После Мистер Урбаняк перечислил имена, но первыми назвал польских евреев. Кхашевски Сара. Бугайский Солек. И еще:
«Миндель, Лазарь – погиб в Нацвейлере.
Гликман, Якоб – погиб в Бухенвальде.
Лоуи, Джеймс – погиб в Дахау».
Размышления о том, кем были все эти люди, заняли бы целую вечность. К тому времени давно бы потухли все брошенные в воду пучки горящей травы. Тем не менее, он представил себе тех, кто провожал прощальными жестами его польских предков в последний путь к реке, которая – теперь мистер Урбаняк это точно знал – была притоком реки в Сьюпириоре, штат Висконсин. В памяти почти не осталось польских слов, но он знал, что совсем рядом на кладбище был язык, который живет уже несколько тысячелетий. В этом языке можно найти и слово «мы», на котором так настаивал раввин. И должно быть слово для человека польского происхождения, католика, который просто хотел понять историю своей родины.
_______________
1. Soo Line Railroad (SOO) дочерняя компания канадской железнодорожной корпорации Canadian Pacific Railway (CP) в США, одна из семи американских линий первого класса, обслуживаемых компанией Су Лайн.
Фото Diane Merchant
_________________________________________
Об авторе:
ЭНТОНИ БУКОСКИ Писатель. Родился в Ист-Энде города Сьюпириор, штат Висконсин, учился в школе Святого Адальберта. Поступил в Висконсинский университет в Сьюпириоре, однако через год, летом 1964 года, был призван во Вьетнам в составе морской пехоты. Вернулся через три года и закончил учебу. Затем поступил в магистратуру Университета Брауна на факультет английского языка, а позже – в Писательскую мастерскую Айовы: в 1976 году – для получения степени магистра искусств, в 1984 – за степенью доктора наук по английскому языку. Большую часть своей карьеры и до выхода на пенсию Букоски работал профессором английского языка в Висконсинском Университете в Сьюпириоре. Служил морским пехотинцем в Дананге, Южный Вьетнам. Некоторое время трудился в автосервисе, был поваром, вожатым в лагере и уборщиком. Работал эвакуатором на бокситовых рудниках, занимал должность в отделе жалоб в крупной компании розничной торговли Sears. Получил премию Оскара Халецкого от Польско-американской исторической ассоциации, является трехкратным номинантом литературной премии Pushcart. В 1997 году стал героем документального фильма на телеканале PBS “A Sense of Place: A Portrait of Three Midwestern Writer”. Автор нескольких книг, среди которых сборник избранных рассказов Head of the Lakes, вышедший в 2018 году.

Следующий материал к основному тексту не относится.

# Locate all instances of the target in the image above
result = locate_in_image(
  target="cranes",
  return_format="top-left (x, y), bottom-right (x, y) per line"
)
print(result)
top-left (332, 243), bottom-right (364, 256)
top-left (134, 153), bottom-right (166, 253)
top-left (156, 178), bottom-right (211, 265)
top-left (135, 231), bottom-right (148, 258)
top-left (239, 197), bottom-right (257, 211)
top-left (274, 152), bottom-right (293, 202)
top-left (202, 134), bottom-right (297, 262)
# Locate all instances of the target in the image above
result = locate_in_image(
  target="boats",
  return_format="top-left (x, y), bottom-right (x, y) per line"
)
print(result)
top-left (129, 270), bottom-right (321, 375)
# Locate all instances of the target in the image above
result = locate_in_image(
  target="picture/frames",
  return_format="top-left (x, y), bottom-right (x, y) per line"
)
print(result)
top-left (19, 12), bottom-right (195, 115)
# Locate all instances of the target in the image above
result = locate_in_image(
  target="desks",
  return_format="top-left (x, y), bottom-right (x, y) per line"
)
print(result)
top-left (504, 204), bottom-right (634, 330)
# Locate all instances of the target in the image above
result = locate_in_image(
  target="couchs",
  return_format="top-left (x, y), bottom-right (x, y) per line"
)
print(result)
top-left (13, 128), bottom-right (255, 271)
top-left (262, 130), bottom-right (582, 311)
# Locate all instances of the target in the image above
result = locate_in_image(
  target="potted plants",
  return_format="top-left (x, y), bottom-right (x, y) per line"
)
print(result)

Перевод:Полина ЧихичинаВыпускница филологического факультета МГУ, 2013 год. Работала журналистом и редактором на телевидении, с 2014 года – обозреватель международной аналитики и автор программы «Между строк» на телеканале «Хабар-24». Параллельно занималась лингвистической экспертизой в фонде защиты свободы слова «Адил соз».
Меруерт ТаирОкончила бакалавриат Казахского национального технического университета имени К.И.Сатпаева по специальности «Финансы» и MBA Университета Hoseo в г. Сеул (Южная Корея) по специальности «Инновационный менеджмент». Работает ведущим специалистом по маркетингу и PR в одной из международных корпораций. Выпускница 2 курса Открытой литературной школы Алматы (ОЛША) по направлению «Проза и детская литература».